Holding the Man

I arrived at this book by a roundabout route.  I heard the title first as a play being put on in London.  I wanted to go to see it but couldn’t but I was interested in the subject matter and was keen to know more.  I ordered the play script and read that first.  At this point I discovered that the play was based on the book and, only then, did I get a copy and read it.

The book by Timothy Conigrave is a memoir of his life with his lover and long-term partner John Caleo.  They met at secondary school in Melbourne, Australia. John was a talented football player and the title is a term from Australian rules football which refers to a fault which results in a penalty.
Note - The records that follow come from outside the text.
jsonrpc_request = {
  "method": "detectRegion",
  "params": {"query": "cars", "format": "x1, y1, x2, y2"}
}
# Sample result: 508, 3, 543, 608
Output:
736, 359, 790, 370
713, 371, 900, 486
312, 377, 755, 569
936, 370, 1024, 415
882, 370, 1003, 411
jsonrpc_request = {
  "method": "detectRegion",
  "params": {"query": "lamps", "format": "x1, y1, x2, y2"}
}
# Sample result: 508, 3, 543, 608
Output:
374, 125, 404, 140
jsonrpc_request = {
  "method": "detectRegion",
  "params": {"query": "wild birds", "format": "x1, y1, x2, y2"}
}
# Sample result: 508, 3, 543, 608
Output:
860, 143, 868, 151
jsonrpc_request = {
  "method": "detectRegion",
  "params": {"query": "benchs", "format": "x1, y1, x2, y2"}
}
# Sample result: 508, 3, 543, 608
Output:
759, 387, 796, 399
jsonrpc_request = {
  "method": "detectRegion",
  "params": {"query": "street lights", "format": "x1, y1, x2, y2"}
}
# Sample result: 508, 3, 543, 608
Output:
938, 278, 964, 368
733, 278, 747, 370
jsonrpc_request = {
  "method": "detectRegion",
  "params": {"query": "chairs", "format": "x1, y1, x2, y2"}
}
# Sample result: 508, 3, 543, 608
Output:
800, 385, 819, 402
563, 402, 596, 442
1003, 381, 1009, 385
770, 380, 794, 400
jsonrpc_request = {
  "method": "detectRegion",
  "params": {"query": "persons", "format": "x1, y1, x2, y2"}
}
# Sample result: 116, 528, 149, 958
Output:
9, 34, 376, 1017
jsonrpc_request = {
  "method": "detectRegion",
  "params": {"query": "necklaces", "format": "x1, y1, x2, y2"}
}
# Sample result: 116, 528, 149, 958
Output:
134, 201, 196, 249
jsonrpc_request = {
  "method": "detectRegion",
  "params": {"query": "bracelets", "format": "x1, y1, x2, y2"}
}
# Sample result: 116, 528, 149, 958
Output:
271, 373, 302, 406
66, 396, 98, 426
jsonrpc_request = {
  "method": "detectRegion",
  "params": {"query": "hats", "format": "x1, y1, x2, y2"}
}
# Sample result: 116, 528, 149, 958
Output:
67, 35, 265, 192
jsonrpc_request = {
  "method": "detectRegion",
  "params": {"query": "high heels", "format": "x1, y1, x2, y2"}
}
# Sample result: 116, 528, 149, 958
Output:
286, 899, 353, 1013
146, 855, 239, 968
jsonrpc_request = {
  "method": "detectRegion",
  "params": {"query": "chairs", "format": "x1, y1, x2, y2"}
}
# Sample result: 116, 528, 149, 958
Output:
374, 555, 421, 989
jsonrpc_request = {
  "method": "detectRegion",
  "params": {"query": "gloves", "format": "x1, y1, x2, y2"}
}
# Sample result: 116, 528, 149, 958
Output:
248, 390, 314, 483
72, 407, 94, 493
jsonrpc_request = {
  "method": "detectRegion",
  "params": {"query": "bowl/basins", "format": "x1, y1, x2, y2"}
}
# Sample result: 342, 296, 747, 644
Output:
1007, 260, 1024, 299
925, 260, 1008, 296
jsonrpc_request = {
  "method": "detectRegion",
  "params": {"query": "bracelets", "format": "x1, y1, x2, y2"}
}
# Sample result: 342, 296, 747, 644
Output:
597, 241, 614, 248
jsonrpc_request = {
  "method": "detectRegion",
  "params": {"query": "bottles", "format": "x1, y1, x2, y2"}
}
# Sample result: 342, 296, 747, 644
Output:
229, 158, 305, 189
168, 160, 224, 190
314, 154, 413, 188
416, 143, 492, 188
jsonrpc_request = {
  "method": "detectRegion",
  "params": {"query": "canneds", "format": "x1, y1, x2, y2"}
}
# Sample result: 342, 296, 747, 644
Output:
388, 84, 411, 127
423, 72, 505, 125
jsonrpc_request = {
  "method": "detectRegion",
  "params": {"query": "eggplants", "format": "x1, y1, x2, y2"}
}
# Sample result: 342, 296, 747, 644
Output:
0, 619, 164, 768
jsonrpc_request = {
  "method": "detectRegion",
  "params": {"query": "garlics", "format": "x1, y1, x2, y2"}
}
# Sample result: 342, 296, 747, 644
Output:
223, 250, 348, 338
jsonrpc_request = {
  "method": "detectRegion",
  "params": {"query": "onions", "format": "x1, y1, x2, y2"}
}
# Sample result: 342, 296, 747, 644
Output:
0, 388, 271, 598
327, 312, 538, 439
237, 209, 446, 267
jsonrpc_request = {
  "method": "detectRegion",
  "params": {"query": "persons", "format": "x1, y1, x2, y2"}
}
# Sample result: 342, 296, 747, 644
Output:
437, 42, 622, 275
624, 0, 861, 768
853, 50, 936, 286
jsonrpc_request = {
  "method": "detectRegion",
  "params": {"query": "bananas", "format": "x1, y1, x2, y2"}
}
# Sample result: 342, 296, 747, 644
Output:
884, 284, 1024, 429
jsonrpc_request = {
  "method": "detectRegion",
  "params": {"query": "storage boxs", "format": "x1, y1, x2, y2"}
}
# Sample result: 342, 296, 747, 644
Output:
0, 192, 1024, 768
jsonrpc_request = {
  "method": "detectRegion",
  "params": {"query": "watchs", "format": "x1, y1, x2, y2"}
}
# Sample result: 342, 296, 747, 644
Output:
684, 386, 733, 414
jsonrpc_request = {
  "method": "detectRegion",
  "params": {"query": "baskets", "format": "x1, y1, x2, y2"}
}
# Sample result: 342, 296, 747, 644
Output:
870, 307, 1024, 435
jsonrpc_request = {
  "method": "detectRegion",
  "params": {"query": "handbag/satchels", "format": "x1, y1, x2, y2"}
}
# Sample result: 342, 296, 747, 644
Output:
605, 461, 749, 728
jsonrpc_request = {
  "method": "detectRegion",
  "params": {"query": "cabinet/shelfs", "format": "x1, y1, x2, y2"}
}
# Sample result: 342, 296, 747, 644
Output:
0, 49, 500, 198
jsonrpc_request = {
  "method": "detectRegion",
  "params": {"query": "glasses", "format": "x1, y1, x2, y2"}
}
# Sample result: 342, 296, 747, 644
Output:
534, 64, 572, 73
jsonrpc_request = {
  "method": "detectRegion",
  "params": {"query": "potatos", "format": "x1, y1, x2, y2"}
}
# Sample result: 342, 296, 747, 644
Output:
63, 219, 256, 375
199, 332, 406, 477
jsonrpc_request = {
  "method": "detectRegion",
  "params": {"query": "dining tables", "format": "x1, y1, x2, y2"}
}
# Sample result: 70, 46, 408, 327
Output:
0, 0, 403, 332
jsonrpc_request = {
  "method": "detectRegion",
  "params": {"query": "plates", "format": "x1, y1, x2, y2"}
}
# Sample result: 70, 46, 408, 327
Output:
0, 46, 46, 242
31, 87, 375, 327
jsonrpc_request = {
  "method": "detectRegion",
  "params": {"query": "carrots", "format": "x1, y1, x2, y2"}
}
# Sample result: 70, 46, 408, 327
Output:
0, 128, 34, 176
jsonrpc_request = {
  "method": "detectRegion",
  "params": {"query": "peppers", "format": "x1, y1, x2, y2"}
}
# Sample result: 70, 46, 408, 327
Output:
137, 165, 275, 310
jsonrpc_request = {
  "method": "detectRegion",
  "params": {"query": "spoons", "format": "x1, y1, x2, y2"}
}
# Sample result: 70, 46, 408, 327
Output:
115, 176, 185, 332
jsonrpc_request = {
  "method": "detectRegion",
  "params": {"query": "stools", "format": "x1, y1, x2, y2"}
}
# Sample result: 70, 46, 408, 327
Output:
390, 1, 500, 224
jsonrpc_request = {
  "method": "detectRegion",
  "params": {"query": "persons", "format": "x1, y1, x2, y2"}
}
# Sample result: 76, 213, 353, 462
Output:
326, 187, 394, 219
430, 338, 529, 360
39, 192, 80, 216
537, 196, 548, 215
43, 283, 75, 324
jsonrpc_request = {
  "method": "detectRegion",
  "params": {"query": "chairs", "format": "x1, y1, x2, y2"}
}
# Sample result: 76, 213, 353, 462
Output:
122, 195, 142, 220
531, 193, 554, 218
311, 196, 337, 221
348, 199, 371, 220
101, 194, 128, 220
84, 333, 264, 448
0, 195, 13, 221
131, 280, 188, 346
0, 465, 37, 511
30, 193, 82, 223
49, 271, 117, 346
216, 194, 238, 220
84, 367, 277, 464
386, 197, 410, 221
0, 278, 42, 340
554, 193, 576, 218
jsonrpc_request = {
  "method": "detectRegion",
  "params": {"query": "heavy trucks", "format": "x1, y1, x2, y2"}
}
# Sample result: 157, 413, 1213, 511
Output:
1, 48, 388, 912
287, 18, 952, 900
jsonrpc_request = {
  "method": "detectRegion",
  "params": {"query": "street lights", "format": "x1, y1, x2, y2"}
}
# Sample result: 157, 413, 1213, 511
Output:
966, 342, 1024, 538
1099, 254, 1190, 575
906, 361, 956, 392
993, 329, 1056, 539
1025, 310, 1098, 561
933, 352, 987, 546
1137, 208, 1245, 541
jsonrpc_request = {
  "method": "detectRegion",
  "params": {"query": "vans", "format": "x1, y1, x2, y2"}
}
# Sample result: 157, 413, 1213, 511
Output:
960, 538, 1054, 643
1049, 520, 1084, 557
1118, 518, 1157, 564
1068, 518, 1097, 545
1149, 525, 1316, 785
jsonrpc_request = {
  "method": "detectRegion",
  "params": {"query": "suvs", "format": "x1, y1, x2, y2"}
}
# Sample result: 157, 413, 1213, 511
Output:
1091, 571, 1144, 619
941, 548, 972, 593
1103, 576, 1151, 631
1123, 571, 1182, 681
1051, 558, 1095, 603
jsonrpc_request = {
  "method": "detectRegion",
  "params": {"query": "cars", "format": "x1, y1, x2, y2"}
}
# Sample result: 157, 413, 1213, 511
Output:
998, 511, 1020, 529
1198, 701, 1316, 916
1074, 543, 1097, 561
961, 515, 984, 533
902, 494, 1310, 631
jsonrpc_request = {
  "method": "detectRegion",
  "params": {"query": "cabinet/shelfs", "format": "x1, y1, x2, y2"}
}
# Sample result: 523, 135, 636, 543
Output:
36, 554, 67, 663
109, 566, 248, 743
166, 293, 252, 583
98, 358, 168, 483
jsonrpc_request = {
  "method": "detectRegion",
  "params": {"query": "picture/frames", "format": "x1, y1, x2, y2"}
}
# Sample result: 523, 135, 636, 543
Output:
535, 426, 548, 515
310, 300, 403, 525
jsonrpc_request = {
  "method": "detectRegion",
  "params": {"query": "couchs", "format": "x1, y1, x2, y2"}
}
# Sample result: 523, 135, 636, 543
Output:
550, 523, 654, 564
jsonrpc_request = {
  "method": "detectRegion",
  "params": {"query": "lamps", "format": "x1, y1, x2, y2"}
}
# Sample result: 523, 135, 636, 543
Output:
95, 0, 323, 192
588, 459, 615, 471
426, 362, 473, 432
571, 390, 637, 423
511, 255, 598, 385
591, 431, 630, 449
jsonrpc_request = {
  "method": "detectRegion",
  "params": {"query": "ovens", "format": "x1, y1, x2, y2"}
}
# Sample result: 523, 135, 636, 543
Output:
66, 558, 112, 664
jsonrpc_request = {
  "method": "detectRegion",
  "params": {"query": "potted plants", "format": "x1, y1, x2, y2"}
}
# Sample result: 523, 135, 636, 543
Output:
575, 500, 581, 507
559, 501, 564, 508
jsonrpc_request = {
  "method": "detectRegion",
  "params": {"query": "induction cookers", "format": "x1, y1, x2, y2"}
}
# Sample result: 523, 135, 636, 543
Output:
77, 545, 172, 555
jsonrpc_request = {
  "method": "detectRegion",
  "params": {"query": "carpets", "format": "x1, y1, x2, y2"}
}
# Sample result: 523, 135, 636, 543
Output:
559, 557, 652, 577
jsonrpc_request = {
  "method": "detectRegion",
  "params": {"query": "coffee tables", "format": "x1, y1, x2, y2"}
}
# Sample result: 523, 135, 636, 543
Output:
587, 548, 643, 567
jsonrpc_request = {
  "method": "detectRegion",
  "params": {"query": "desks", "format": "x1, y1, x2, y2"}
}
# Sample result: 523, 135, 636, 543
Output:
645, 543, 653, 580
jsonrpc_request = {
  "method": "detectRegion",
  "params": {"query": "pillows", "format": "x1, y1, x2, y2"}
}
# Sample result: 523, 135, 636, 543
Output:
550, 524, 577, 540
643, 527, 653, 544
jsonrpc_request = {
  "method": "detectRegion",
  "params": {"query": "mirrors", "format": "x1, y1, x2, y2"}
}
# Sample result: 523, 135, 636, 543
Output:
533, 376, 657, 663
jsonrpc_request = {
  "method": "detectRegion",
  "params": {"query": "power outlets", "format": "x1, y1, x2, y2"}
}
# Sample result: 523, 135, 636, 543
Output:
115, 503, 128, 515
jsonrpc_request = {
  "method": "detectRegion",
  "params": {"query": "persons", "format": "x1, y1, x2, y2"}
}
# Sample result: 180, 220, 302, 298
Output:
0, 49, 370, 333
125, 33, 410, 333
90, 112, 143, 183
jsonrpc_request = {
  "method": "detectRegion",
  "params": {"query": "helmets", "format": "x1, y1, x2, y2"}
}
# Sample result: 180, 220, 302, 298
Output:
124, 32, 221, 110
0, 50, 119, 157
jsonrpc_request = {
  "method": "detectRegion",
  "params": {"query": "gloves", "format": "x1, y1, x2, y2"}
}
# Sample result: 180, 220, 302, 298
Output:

It is an appropriate title since their love and happiness is affected when they are both diagnosed with HIV.

The book covers their story of meeting at school, falling in love, growing up and moving in together.  It then details the lengths Tim goes to nurse John and keep him alive.  This section of the book is the most harrowing since the end seems to be inevitable and the effect this has on two people who love each other deeply is hard to read.  The final passages of the book when a bereaved Tim remembers his lover are the hardest of all.

Yet, this is also a book about the triumph of love.  Love is where it falls.  The couple do not have an easy time of it in a society which was often censorious about gay relationships.

John died in 1992 and three years later, just after finishing this book, Tim died. The book was turned into a play by Tommy Murphy.  This was the play that I heard about and the start of the trail that led me to the book.  I am so glad it did.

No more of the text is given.